REQUIRED ACTION 1: List every government form identified by a form number in the passage on the Child Status Protection Act, giving each form once.
REQUIRED ACTION 2: Translate this sentence from the passage on the Child Status Protection Act into Spanish: "Many CSPA applications have been rejected or denied because of such strict interpretation."
REQUIRED ACTION 3: Quote the passage on the Child Status Protection Act, starting at "The DOS has" and ending at "following to join.".

PASSAGE FOR REVIEW:
Using the CSPA formula, derivative children in the family-based categories will retain their derivative status upon reaching 21 if their adjusted age is less than 21 on the date of availability of the principal beneficiary’s visa.

Derivative children in employment-based categories will likewise retain their derivative status upon turning 21 if their adjusted age is below 21 on the date of the principal beneficiary’s visa availability. The time during which the I-140 petition was pending is subtracted from the children’s biological age to arrive at their adjusted age.

As in children of LPR parents who do not otherwise naturalize, family- and employment-based derivative children must seek to acquire permanent resident status within one year from the date that their priority dates become current.

This requirement of seeking to acquire LPR status has been interpreted to mean the filing of an I-485 adjustment application, DS-230 Part I, or I-824 application.

Recent CSPA Decision Favors Aged-Out Children

A child who has turned 21 may still be considered younger than 21 years old under the Child Status Protection Act (CSPA). Being considered younger than 21 for immigration purposes significantly reduces the wait time to become a lawful permanent resident.

Locking a child’s age at younger than 21 occurs when a United States citizen parent petitions an unmarried child before he or she turns 21 but the child’s adjustment of status or admission as an immigrant takes place after reaching 21.

Another situation when a child’s age is frozen under CSPA is when a lawful permanent resident parent is the beneficiary of a visa petition or files a visa petition for his or her child under 21. The number of days between the filing of the petition and the approval is subtracted from the child’s age on the date that the priority date of the child or parent becomes current. If the difference is less than 21, the child benefits from the CSPA.

An additional requirement for CSPA purposes is that the child must have “sought to acquire” lawful permanent resident status within one year of the visa number availability. This is the date when the visa petition is approved and the priority date is current as indicated in the Department of State Visa Bulletin.

The phrase “sought to acquire” has been interpreted by the Department of Homeland Security (DHS) and the Department of State (DOS) narrowly. The DHS has stated that the phrase refers to the filing of an adjustment of status application.

The DOS has said that for purposes of consular processing it means the submission to the National Visa Center of the Form DS-230 Part I by the child or by the child’s parent or Form I-824 by the parent in cases where the child is following to join.

Many CSPA applications have been rejected or denied because of such strict interpretation.

DATASET:
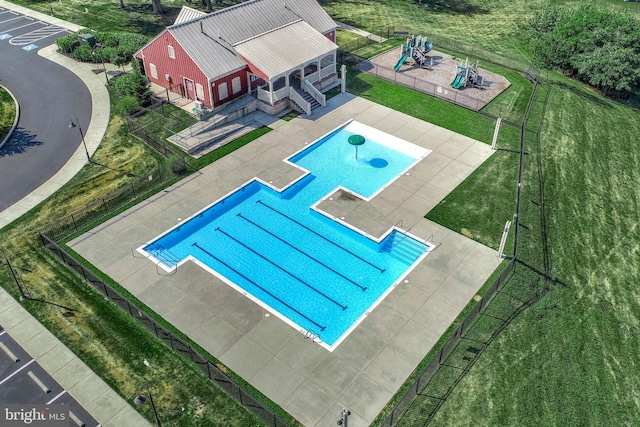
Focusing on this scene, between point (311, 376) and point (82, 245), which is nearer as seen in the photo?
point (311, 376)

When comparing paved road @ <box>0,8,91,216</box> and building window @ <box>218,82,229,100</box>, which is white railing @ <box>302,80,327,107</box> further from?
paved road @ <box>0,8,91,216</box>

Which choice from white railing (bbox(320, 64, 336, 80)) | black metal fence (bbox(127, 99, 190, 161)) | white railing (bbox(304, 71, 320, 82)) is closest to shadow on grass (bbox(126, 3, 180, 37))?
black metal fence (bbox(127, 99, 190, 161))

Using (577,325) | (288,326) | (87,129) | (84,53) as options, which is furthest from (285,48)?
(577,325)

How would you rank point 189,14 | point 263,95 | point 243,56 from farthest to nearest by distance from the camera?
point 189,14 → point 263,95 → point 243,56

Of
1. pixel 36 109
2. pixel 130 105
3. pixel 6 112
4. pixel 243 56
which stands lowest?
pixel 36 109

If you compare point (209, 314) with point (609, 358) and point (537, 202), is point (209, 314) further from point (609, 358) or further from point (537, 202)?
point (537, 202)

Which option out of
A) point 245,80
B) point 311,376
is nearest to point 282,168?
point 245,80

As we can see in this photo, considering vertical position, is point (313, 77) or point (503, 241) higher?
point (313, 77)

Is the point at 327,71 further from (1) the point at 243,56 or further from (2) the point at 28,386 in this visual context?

--

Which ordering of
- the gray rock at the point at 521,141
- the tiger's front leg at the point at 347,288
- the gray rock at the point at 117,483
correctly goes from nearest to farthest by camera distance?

ANSWER SPACE 1: I-140, I-485, DS-230 Part I, I-824

ANSWER SPACE 2: Muchas solicitudes al amparo de la CSPA han sido rechazadas o denegadas debido a una interpretación tan estricta.

ANSWER SPACE 3:
The DOS has said that for purposes of consular processing it means the submission to the National Visa Center of the Form DS-230 Part I by the child or by the child’s parent or Form I-824 by the parent in cases where the child is following to join.